▶ WHAT TO WORK ON
1/ Decide whether each statement agrees with the piece on automated decision-making rules, answering yes or no and quoting the deciding words: (a) the draft regulations were released on November 27, 2023; (b) the definition of automated decision-making technology leaves out profiling; (c) the regulations were proposed by the California Privacy Protection Agency.
2/ Quote the piece on automated decision-making rules word for word, starting with "The current draft" and going on through "also includes profiling.".

▶ SELECTED EXTRACT
* * *

Automated Decision-Making Technology Rules Proposed

Automated Decision-Making Technology Rules Proposed

Last month, the California Privacy Protection Agency (CPPA), the state’s privacy agency, proposed regulations concerning automated decision-making technology (ADT), risk assessments, and cybersecurity. These regulations, if adopted, would create heavy burdens on many employers regarding their California applicants, employees, or independent contractors.

Definitions

The current draft automated decision-making technology regulations, released November 27, 2023, define “automated decision-making technology” as: 

[A]ny system, software, or process—including one derived from machine-learning, statistics, or other data-processing or artificial intelligence—that processes personal information and uses computation as whole or part of a system to make or execute a decision or facilitate human decision-making. It also includes profiling. 

“Profiling” is defined as:

[A]ny form of automated processing of personal information to evaluate certain personal aspects relating to a natural person and in particular to analyze or predict aspects concerning that natural person’s performance at work, economic situation, health, personal preferences, interests, reliability, behavior, location, or movements.

* * *

▶ SUPPLIED INFORMATION
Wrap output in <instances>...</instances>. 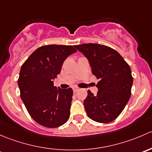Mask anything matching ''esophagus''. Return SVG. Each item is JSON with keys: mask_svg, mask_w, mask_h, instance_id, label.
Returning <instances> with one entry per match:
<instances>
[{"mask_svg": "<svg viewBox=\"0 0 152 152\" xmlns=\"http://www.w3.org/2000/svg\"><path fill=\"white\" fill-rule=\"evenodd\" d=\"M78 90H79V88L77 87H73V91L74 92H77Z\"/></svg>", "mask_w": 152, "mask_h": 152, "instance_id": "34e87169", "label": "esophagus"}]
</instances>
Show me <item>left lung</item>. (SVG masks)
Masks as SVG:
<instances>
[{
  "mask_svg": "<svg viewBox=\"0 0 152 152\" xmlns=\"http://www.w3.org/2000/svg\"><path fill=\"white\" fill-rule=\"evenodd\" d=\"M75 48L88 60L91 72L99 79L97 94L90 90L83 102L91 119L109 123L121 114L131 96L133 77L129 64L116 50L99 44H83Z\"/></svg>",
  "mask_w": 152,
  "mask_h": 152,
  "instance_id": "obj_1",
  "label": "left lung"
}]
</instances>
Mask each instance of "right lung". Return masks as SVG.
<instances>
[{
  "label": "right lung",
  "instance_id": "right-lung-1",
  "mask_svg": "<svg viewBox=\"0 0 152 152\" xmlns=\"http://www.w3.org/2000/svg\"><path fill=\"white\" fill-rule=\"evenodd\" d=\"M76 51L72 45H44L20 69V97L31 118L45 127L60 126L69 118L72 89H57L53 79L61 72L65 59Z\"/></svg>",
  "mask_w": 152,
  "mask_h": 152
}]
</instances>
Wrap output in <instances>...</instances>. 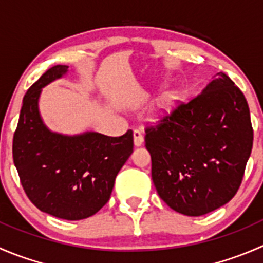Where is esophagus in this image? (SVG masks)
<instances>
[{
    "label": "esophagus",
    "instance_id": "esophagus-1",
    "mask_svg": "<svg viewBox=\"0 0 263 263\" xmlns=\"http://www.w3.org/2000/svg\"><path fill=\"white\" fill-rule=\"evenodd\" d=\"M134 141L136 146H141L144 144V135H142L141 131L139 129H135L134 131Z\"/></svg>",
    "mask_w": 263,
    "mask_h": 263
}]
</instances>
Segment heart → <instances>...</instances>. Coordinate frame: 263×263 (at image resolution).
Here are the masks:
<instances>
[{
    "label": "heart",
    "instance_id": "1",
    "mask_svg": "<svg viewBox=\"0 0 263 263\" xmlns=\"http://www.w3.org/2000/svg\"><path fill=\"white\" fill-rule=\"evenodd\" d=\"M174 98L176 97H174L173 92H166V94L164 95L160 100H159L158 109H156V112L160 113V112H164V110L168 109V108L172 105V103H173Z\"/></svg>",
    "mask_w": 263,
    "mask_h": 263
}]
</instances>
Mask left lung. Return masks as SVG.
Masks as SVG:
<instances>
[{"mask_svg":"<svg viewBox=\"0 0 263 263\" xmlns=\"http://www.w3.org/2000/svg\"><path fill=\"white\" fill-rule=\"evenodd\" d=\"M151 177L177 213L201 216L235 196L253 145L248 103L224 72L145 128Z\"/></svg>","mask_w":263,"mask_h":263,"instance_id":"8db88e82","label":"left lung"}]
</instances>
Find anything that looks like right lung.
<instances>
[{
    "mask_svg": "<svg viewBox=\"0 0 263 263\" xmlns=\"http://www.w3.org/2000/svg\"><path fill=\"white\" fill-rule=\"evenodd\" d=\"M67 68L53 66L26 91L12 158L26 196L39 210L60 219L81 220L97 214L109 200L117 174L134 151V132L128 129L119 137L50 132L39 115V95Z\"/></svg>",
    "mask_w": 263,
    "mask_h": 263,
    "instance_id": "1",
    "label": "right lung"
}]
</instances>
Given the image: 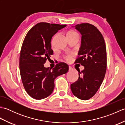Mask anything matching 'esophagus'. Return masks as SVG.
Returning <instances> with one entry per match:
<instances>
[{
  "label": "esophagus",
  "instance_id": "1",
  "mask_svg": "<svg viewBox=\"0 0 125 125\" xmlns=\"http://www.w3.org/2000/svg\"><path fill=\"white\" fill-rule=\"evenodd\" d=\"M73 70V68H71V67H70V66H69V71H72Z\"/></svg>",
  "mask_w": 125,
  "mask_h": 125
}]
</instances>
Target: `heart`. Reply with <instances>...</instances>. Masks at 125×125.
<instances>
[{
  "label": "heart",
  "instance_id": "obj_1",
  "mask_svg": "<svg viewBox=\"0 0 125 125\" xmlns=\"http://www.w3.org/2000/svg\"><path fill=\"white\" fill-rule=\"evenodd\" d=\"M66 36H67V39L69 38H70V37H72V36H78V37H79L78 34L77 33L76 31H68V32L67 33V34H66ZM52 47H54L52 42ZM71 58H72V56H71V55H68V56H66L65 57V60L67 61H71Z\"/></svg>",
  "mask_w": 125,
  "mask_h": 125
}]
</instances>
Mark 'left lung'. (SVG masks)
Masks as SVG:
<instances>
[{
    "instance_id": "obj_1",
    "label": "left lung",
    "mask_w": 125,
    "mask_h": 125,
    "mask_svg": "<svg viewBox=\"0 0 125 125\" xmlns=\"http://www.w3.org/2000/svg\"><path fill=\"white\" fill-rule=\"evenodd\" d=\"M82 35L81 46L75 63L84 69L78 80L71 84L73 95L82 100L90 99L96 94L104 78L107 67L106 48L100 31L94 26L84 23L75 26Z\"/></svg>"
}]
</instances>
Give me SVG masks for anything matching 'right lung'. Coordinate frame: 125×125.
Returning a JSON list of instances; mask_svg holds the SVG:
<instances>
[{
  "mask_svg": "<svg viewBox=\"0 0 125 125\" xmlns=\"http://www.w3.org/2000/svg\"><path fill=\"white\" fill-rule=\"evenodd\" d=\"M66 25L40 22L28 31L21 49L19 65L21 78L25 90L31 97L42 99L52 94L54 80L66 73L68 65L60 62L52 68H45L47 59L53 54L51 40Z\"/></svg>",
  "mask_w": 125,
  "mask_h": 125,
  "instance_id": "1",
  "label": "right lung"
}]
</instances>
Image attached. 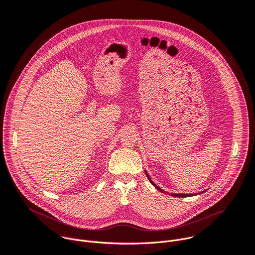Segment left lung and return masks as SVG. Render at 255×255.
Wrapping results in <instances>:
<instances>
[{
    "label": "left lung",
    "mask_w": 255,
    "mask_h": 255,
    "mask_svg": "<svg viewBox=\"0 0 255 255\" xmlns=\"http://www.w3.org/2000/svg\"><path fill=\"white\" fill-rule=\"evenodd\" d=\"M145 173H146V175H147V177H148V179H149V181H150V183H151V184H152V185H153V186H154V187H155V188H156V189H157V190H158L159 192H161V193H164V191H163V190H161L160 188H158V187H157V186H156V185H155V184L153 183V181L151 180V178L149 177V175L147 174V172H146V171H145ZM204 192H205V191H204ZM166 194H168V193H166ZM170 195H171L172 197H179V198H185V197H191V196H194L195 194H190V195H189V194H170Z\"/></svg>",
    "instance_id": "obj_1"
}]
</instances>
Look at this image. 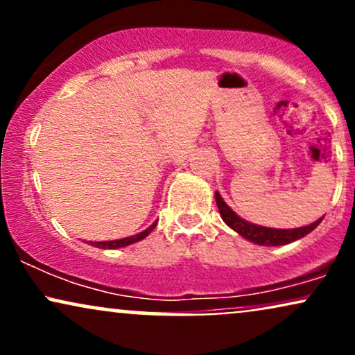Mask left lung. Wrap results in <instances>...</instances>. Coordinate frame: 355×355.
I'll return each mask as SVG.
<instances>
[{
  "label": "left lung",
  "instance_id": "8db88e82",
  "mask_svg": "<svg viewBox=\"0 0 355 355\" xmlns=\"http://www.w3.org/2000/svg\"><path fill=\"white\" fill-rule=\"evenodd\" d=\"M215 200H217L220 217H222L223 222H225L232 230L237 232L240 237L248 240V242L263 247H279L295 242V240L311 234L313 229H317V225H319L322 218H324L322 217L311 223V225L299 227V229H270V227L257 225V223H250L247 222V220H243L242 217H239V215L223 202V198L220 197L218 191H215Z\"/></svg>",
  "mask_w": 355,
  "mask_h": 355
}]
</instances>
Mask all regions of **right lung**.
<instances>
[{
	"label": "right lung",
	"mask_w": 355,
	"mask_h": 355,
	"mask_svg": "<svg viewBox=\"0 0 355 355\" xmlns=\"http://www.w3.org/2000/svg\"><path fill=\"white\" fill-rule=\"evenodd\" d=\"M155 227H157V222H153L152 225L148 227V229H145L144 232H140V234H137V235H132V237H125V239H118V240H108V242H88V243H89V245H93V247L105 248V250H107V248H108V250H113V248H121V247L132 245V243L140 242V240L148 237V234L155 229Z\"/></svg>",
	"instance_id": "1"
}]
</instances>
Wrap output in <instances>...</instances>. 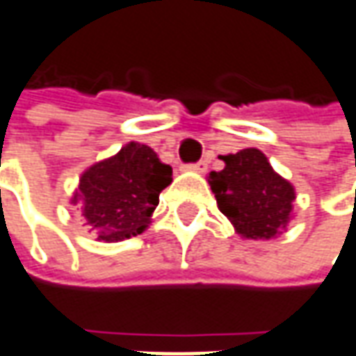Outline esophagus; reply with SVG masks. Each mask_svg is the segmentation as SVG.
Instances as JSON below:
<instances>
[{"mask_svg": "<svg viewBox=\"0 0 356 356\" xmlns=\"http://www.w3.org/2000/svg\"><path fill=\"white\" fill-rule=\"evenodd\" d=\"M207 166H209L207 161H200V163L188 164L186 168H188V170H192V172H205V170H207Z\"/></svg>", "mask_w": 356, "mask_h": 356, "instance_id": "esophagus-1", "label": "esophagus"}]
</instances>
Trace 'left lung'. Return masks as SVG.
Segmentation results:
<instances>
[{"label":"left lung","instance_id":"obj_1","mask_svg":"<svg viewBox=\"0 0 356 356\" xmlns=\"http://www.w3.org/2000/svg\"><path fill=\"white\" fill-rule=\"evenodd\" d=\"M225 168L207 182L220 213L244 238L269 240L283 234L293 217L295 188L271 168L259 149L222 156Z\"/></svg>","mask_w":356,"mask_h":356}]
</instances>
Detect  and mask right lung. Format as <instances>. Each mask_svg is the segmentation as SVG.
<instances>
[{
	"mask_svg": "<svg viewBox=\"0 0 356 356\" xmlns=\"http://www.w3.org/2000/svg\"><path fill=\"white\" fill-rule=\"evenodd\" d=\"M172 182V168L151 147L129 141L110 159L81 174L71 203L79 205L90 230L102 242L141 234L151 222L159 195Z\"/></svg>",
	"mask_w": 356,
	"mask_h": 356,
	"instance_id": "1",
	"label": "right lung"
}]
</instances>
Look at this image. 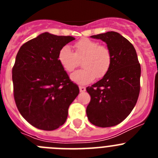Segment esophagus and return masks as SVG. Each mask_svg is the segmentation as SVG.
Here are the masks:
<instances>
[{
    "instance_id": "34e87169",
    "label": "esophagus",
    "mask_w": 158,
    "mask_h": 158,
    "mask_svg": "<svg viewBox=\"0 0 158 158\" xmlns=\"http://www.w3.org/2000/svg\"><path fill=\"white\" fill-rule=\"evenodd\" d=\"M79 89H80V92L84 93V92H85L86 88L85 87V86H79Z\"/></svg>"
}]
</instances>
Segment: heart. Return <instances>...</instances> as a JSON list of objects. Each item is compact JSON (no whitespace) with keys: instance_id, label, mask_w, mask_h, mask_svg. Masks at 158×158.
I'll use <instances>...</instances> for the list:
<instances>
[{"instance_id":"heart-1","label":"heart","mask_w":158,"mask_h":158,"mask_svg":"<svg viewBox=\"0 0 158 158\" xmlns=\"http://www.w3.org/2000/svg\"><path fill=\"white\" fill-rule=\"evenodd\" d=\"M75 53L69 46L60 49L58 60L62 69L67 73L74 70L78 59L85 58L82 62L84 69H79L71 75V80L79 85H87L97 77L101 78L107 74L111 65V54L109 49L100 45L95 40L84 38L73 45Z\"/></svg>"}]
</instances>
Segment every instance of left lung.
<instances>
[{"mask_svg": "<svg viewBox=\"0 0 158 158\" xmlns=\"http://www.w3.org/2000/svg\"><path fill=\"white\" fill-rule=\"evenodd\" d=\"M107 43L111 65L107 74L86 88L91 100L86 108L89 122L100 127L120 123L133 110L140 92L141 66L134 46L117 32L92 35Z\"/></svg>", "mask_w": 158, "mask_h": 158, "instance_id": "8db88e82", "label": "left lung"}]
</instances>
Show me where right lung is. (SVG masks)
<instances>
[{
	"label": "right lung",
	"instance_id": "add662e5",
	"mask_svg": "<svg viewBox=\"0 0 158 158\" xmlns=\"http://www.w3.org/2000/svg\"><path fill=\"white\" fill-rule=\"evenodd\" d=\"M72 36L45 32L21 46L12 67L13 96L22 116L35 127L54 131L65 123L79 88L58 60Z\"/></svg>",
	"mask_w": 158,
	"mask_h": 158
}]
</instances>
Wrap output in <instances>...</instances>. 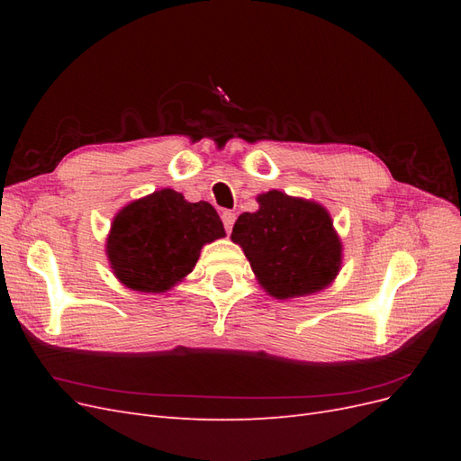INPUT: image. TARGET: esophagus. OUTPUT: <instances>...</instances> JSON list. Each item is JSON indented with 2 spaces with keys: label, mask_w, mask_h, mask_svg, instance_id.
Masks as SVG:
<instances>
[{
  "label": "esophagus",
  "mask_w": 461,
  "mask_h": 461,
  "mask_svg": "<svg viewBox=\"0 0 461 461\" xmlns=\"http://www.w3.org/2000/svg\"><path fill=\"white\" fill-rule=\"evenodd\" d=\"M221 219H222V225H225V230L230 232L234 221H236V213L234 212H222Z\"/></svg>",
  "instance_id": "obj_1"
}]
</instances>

* * *

▶ FULL SOLUTIONS
1/
(a) Yes: "released November 27, 2023"
(b) No: "It also includes profiling."
(c) Yes: "the California Privacy Protection Agency (CPPA), the state’s privacy agency, proposed regulations"

2/
The current draft automated decision-making technology regulations, released November 27, 2023, define “automated decision-making technology” as: 

[A]ny system, software, or process—including one derived from machine-learning, statistics, or other data-processing or artificial intelligence—that processes personal information and uses computation as whole or part of a system to make or execute a decision or facilitate human decision-making. It also includes profiling.